Mais, par choix, Neuperti n‘est pas seulement peintre ou dessinateur. Il est aussi — et avant tout — philosophe. Il le revendique haut et fort. Son art exprime donc plus que de la compassion et va bien au-delà du simple militantisme.
Ses dessins matérialisent des réflexions métaphysiques — plus précisément ontologiques — sur l‘être en tant qu‘être, indépendamment de ses déterminations particulières. Il suffit, pour s‘en convaincre, de considérer quelques titres : Bin ich der, der gewesen sein wird ? Werde ich die sein, die war ? War ich die, die sein wird ? (Suis-je celui qui aura été ? Serai-je celui qui fut ? Étais-je celui qui sera ?) On le voit, Héraclite n‘est pas loin. Descartes non plus.

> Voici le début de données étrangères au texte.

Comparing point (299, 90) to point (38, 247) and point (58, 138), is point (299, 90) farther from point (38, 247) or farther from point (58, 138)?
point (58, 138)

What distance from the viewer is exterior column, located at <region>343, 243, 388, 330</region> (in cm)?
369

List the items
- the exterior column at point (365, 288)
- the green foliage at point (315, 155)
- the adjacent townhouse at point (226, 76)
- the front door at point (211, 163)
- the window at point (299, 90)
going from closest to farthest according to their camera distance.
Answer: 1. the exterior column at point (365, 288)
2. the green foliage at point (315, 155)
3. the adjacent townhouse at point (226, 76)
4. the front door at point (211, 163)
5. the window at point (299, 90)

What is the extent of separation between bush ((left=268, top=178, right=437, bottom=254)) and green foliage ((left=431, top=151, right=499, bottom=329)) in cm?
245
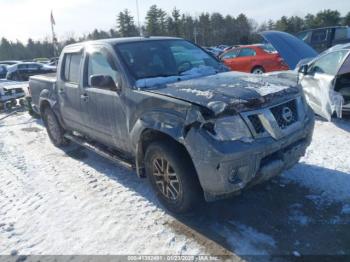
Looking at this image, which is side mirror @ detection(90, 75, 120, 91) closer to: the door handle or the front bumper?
the door handle

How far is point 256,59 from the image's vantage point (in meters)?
12.5

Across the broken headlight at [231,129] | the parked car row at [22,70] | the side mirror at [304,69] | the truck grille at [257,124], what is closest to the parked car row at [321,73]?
the side mirror at [304,69]

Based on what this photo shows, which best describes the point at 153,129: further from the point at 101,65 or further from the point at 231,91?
the point at 101,65

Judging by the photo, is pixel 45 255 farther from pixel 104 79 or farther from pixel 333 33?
pixel 333 33

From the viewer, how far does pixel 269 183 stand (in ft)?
13.8

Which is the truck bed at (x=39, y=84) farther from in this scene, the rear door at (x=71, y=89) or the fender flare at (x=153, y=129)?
the fender flare at (x=153, y=129)

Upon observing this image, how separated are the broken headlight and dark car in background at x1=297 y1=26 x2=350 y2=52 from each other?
14174 millimetres

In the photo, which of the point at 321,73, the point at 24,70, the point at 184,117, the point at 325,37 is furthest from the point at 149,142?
the point at 24,70

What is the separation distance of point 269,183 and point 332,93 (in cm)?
269

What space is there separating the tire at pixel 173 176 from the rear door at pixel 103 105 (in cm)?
63

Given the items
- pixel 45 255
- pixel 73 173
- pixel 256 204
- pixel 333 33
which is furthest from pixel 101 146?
pixel 333 33

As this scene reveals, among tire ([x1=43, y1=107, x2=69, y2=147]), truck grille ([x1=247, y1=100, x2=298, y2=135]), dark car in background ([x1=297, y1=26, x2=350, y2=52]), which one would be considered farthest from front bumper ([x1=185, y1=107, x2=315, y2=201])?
dark car in background ([x1=297, y1=26, x2=350, y2=52])

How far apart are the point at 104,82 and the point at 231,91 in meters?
1.49

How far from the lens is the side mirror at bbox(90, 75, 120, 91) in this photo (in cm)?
→ 381
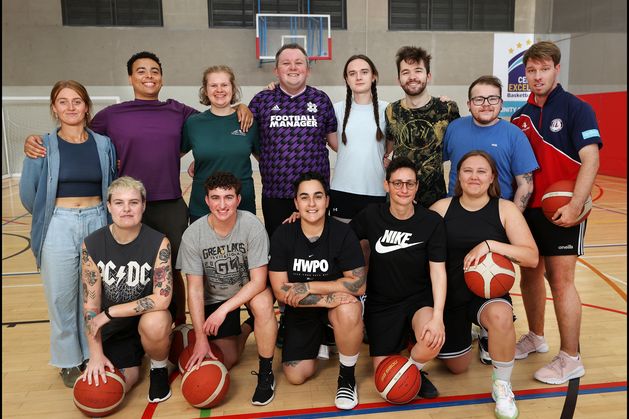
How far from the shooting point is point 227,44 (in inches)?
497

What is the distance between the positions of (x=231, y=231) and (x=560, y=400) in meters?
2.07

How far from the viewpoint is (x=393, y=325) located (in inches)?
110

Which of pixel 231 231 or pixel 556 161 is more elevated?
pixel 556 161

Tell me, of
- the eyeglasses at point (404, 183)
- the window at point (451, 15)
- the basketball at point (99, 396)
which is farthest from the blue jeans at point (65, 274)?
the window at point (451, 15)

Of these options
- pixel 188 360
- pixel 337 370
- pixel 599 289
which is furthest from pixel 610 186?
pixel 188 360

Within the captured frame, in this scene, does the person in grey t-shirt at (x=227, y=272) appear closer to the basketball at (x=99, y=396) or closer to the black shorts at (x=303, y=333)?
the black shorts at (x=303, y=333)

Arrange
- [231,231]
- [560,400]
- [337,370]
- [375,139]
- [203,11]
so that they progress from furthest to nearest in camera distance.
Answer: [203,11]
[375,139]
[337,370]
[231,231]
[560,400]

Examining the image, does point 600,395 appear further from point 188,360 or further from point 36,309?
point 36,309

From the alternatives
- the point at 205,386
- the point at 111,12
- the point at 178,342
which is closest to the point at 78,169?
the point at 178,342

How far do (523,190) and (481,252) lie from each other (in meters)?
0.52

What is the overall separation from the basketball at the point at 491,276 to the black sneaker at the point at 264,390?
1.25 meters

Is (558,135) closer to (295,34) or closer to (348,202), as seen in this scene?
(348,202)

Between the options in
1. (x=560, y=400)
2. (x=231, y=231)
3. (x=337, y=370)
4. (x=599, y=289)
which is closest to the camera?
(x=560, y=400)

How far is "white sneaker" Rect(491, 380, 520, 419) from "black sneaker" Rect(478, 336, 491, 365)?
0.52 meters
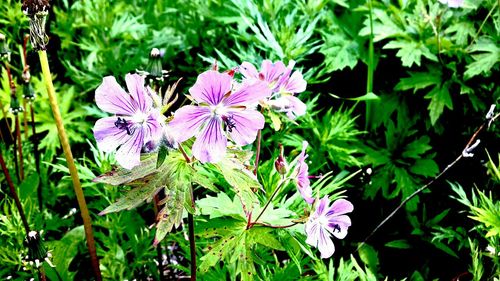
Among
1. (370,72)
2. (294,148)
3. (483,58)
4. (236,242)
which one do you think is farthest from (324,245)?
(483,58)

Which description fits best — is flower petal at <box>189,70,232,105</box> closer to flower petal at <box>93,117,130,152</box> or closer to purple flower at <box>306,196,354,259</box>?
flower petal at <box>93,117,130,152</box>

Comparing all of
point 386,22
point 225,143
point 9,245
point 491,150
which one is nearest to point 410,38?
point 386,22

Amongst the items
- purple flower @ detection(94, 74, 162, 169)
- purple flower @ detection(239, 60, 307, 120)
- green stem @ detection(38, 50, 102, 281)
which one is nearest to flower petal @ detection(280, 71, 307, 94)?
purple flower @ detection(239, 60, 307, 120)

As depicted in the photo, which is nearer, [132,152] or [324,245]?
[132,152]

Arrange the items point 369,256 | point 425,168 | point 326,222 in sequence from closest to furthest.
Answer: point 326,222, point 369,256, point 425,168

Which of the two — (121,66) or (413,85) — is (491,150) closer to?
(413,85)

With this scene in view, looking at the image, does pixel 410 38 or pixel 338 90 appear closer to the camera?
pixel 410 38

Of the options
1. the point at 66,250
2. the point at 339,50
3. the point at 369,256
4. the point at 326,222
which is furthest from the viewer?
the point at 339,50

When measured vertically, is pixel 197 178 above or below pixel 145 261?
above

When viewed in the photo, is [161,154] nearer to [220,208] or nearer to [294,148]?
[220,208]
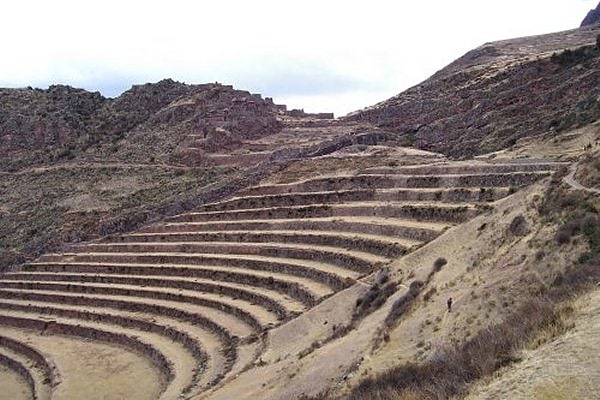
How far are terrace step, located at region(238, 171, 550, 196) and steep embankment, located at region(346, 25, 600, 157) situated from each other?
6.34m

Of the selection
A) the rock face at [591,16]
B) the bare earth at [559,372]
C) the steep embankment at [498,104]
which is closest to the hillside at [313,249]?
the bare earth at [559,372]

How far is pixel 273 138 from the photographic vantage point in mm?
52438

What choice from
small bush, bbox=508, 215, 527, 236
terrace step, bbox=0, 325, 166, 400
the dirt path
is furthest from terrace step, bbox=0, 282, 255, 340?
the dirt path

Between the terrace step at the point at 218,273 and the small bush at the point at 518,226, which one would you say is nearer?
the small bush at the point at 518,226

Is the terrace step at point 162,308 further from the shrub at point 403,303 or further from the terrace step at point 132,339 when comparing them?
the shrub at point 403,303

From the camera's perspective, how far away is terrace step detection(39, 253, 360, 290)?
23.1m

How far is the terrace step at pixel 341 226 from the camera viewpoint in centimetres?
2302

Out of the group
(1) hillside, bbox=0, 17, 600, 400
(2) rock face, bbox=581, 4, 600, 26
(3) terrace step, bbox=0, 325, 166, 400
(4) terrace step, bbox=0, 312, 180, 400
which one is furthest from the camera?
(2) rock face, bbox=581, 4, 600, 26

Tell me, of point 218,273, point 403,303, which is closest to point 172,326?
point 218,273

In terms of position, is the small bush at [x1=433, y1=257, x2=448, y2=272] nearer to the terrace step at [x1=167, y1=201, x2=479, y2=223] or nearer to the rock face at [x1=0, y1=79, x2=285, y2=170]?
the terrace step at [x1=167, y1=201, x2=479, y2=223]

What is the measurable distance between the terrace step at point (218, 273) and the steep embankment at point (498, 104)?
14203 mm

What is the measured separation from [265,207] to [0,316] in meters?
14.4

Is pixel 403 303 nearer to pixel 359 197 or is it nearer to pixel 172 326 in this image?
pixel 172 326

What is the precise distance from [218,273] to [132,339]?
463cm
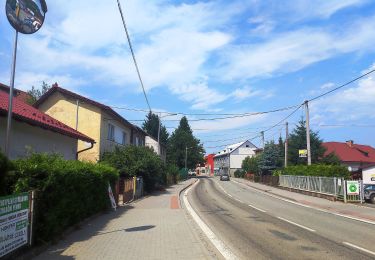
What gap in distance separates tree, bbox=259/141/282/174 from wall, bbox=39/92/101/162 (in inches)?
1574

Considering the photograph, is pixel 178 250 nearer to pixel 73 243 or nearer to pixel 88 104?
pixel 73 243

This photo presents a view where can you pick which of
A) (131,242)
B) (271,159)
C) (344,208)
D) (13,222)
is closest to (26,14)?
(13,222)

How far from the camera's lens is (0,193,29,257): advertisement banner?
7.59m

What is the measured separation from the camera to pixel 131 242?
36.7ft

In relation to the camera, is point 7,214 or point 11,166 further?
point 11,166

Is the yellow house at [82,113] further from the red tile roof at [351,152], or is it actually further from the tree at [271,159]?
the red tile roof at [351,152]

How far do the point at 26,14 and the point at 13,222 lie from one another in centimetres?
447

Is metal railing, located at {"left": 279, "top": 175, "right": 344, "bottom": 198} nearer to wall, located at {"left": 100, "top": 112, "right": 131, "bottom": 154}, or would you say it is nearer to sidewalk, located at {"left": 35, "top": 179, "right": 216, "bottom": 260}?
wall, located at {"left": 100, "top": 112, "right": 131, "bottom": 154}

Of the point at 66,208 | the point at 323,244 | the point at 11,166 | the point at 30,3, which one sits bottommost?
the point at 323,244

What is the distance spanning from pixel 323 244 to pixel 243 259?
3.23 meters

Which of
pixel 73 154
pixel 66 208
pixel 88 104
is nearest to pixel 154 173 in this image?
pixel 88 104

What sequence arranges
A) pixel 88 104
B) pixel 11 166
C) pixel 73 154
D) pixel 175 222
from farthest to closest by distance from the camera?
pixel 88 104 → pixel 73 154 → pixel 175 222 → pixel 11 166

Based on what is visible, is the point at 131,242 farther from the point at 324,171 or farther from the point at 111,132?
the point at 324,171

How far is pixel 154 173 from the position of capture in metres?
38.1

Le premier dans le questionnement, le second dans la réponse suggérée...
Neuperti ne s‘en tient pas à ces seules considérations. Il exprime aussi, dans des images au caractère incisif et subversif, des critiques corrosives, sans appel, de notre société. Il met en scène ce qui tend à réifier l‘Homme. Par exemple, dans Strich-Code (Code à barres), une foule de personnages se transforme en une série de traits formant un code du type de ceux qui figurent sur les produits commercialisés dans les grandes surfaces. Wer programmiert den Programmierer ? (Qui programme le programmeur ?) et Digitale Welt (Monde digital) relèvent d‘un cauchemar dans lequel l‘humanité se déshumanise au profit de la machine...
Il y a aussi, chez Neuperti, des images plus politiques, stigmatisant, par exemple, la lâcheté et l‘irresponsabilité des va-t-en-guerre de tous poils. Un dessin évoquant l‘Administration Bush laisse deviner la silhouette d‘un Afghan enturbanné...
Et puis, çà et là, comme perçant sous cette couche dense de sens et de critique, surgissent de grands traits d‘ironie, comme des éclats de rire au milieu du désastre. Il ne faut pas s‘y tromper, cette attitude n‘est qu‘un écho de ce qu‘exprimait le grand philosophe danois dont Neuperti porte le prénom. Søren Kierkegaard disait en effet : "Dès ma petite enfance, une des flèches de la douleur s‘est fichée dans mon coeur. Aussi longtemps qu‘elle y demeure, je suis ironique ; si on l‘en arrache, je meurs."